Wilson Stephanie R, Burns Peter N
Department of Medical Imaging, University of Toronto, Toronto, ON, Canada.
AJR Am J Roentgenol. 2006 May;186(5):1401-12. doi: 10.2214/AJR.04.1920.
The objective of this study was to develop an algorithm for liver mass diagnosis using microbubble contrast-enhanced pulse-inversion sonography.
Ninety-six lesions in 92 patients were evaluated with DMP 115 (Definity)-enhanced pulse-inversion sonography, comprising 44 malignancies (29 hepatocellular carcinomas, 12 metastases, two peripheral cholangiocarcinomas, and one hepatic lymphoma) and 52 benign lesions (26 hemangiomas, 20 focal nodular hyperplasias, and six others). All had continuous low-mechanical-index imaging through the arterial and portal venous phase. A three-person blind review evaluated single images at baseline, early and peak arterial phases, and through the extended portal phases with a movie showing arterial phase wash-in. Reviewers assessed lesional vascularity and enhancement blindly but did not make a diagnosis.
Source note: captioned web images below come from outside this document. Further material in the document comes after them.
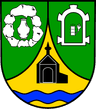 Wappen von Leienkaul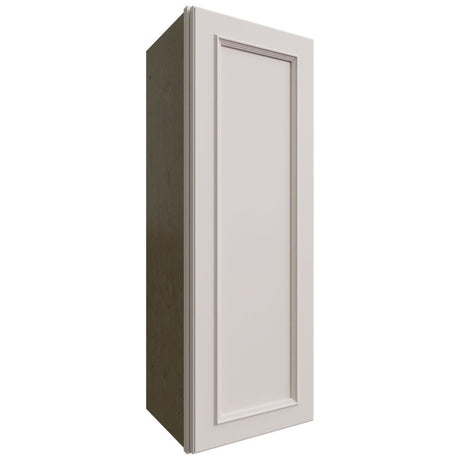 W1542 - Wall - Standard Cabinet - 15 W X 42 H X 12 D - Imperio Dove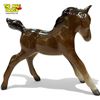 Image 2 : Beswick Porcelain Horse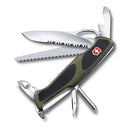 Victorinox Ranger Grip 178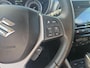 Suzuki Vitara 1.4 Boosterjet Select Smart Hybrid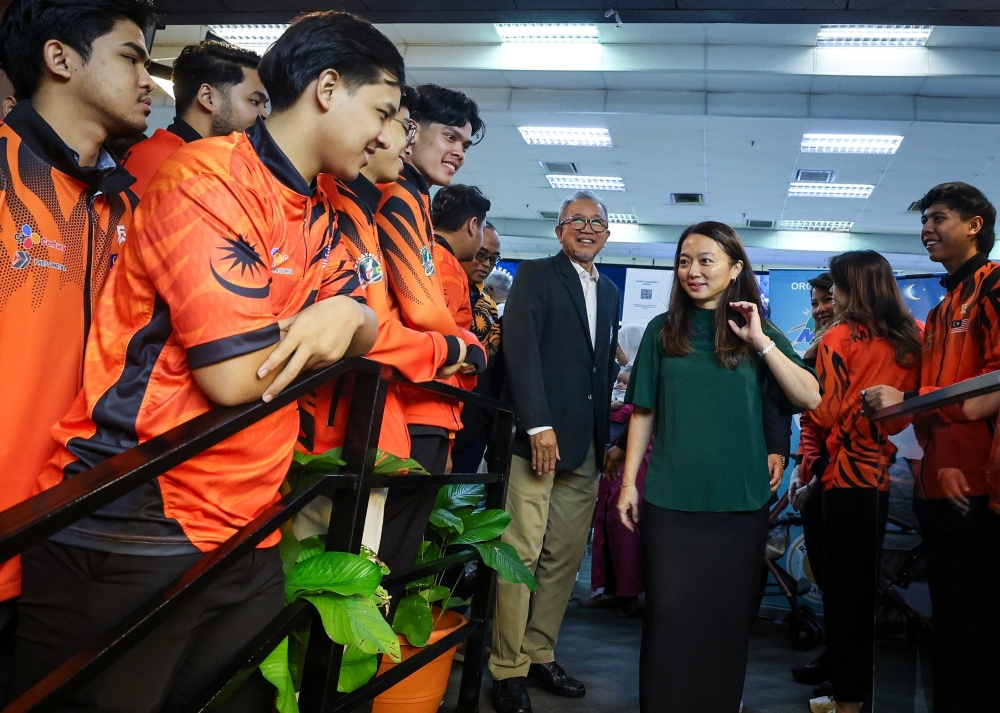 Drug-free push: Malaysia mandates safety protocols for EDM concerts in sports venues, including hydration points, K9 units and medical teams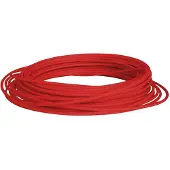 Mvtek Cable De Freno 5 Mm 30 M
Combinations of answers were compared with independently determined final diagnoses to develop an algorithm for liver mass diagnosis.
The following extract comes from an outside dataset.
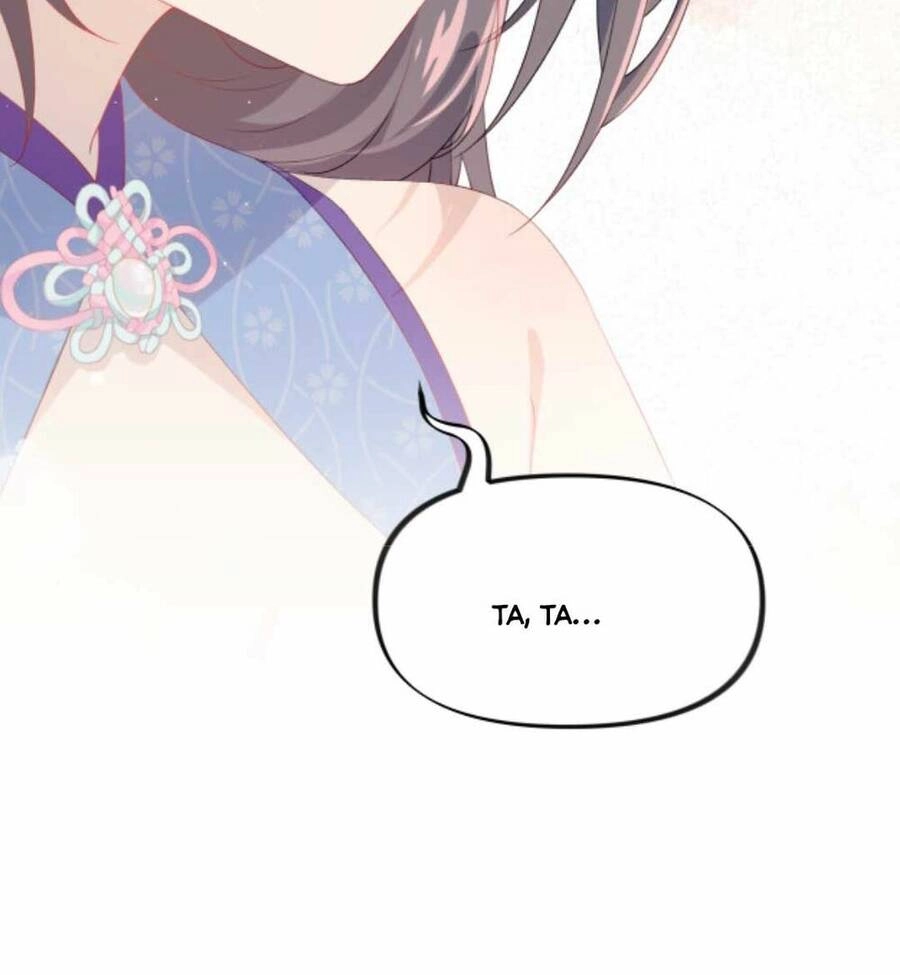 Một Đêm Bệnh Kiều Đột Nhiên Tới Chapter 68 - 44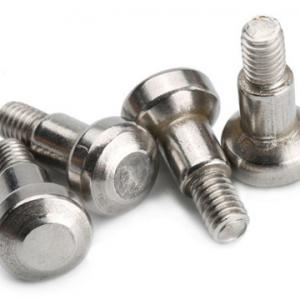 why hydrogen embrittlement happen in fastener industry why hydrogen embrittlement happen in fastener industry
Portal phase enhancement comprises the first step of the algorithm, with positive or sustained enhancement identifying 48 (92%) of 52 benign lesions and negative enhancement or washout present in 41 (93%) of 44 malignancies. Sustained portal phase enhancement with arterial phase peripheral nodularity and centripetal progression predicted 24 (92%) of 26 of the hemangiomas; diffuse arterial phase enhancement greater than the liver identified 19 (95%) of 20 of the focal nodular hyperplasias. With negative portal phase enhancement, arterial phase information was less effective at differentiating hepatocellular carcinoma (25 [86%] of 29 cases) from another hepatic malignancy (11 [73%] of 15 cases).
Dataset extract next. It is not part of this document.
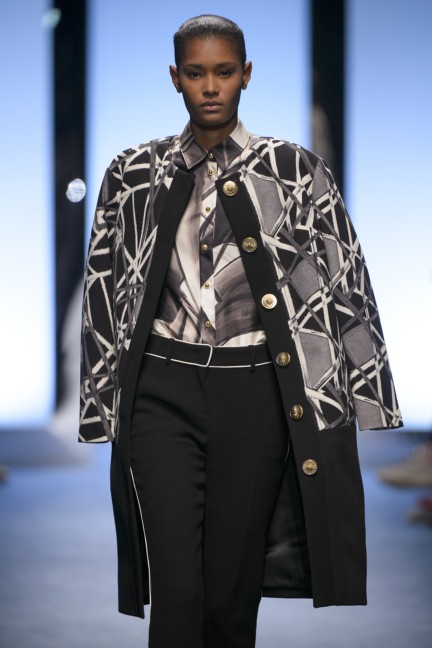 f-puglisi_1039_aw17_pw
A simple diagnostic algorithm for interpretation of microbubble-enhanced sonography provides sensitive and accurate diagnosis of commonly encountered liver masses.
本研究的目的是开发一种使用微泡对比增强脉冲反转超声检查进行肝脏肿块诊断的算法。
对92例患者的96个病灶进行了DMP 115(Definity)增强脉冲反转超声检查,其中包括44个恶性肿瘤(29个肝细胞癌、12个转移瘤、2个周围胆管癌和1个肝淋巴瘤)和52个良性病灶(26个血管瘤、20个局灶性结节性增生和6个其他病灶)。所有患者均在动脉期和门静脉期进行了连续的低机械指数成像。由三人进行盲法评估,在基线、动脉早期和峰值期以及通过扩展门静脉期的单幅图像,并观看显示动脉期强化的动态图像。评估者对病灶血管和强化情况进行盲法评估,但不做出诊断。将答案组合与独立确定的最终诊断进行比较,以开发肝脏肿块诊断算法。
门静脉期强化是该算法的第一步,52个良性病灶中有48个(92%)表现为阳性或持续强化,44个恶性肿瘤中有41个(93%)表现为阴性强化或廓清。门静脉期持续强化伴动脉期周边结节和向心性进展可预测26个血管瘤中的24个(92%);动脉期弥漫性强化大于肝脏可识别20个局灶性结节性增生中的19个(95%)。门静脉期强化为阴性时,动脉期信息在区分肝细胞癌(29例中的25例[86%])和其他肝脏恶性肿瘤(15例中的11例[73%])方面效果较差。
一种用于解读微泡增强超声检查的简单诊断算法可对常见肝脏肿块进行敏感且准确的诊断。